Copy the lines below, starting from the first one and ending with the line that contains "</instances>", and swap "regions" for "areas" while keeping everything else the same. Leave the pictures out.

(Contour annotation records)

_ _ _ _ _

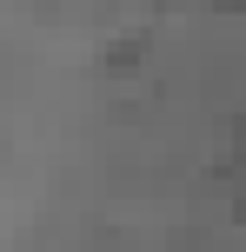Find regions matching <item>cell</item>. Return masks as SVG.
<instances>
[{
  "instance_id": "cell-1",
  "label": "cell",
  "mask_w": 246,
  "mask_h": 252,
  "mask_svg": "<svg viewBox=\"0 0 246 252\" xmlns=\"http://www.w3.org/2000/svg\"><path fill=\"white\" fill-rule=\"evenodd\" d=\"M213 13H246V0H207Z\"/></svg>"
},
{
  "instance_id": "cell-2",
  "label": "cell",
  "mask_w": 246,
  "mask_h": 252,
  "mask_svg": "<svg viewBox=\"0 0 246 252\" xmlns=\"http://www.w3.org/2000/svg\"><path fill=\"white\" fill-rule=\"evenodd\" d=\"M233 219H240V226H246V192H240V199H233Z\"/></svg>"
}]
</instances>
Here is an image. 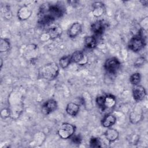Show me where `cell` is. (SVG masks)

_ _ _ _ _

### FINISHED ANSWER
Find areas matching <item>cell</item>. Return masks as SVG.
<instances>
[{
  "instance_id": "cell-1",
  "label": "cell",
  "mask_w": 246,
  "mask_h": 252,
  "mask_svg": "<svg viewBox=\"0 0 246 252\" xmlns=\"http://www.w3.org/2000/svg\"><path fill=\"white\" fill-rule=\"evenodd\" d=\"M213 13H246V0H207Z\"/></svg>"
},
{
  "instance_id": "cell-2",
  "label": "cell",
  "mask_w": 246,
  "mask_h": 252,
  "mask_svg": "<svg viewBox=\"0 0 246 252\" xmlns=\"http://www.w3.org/2000/svg\"><path fill=\"white\" fill-rule=\"evenodd\" d=\"M233 219H240V226H246V192H240V199H233Z\"/></svg>"
}]
</instances>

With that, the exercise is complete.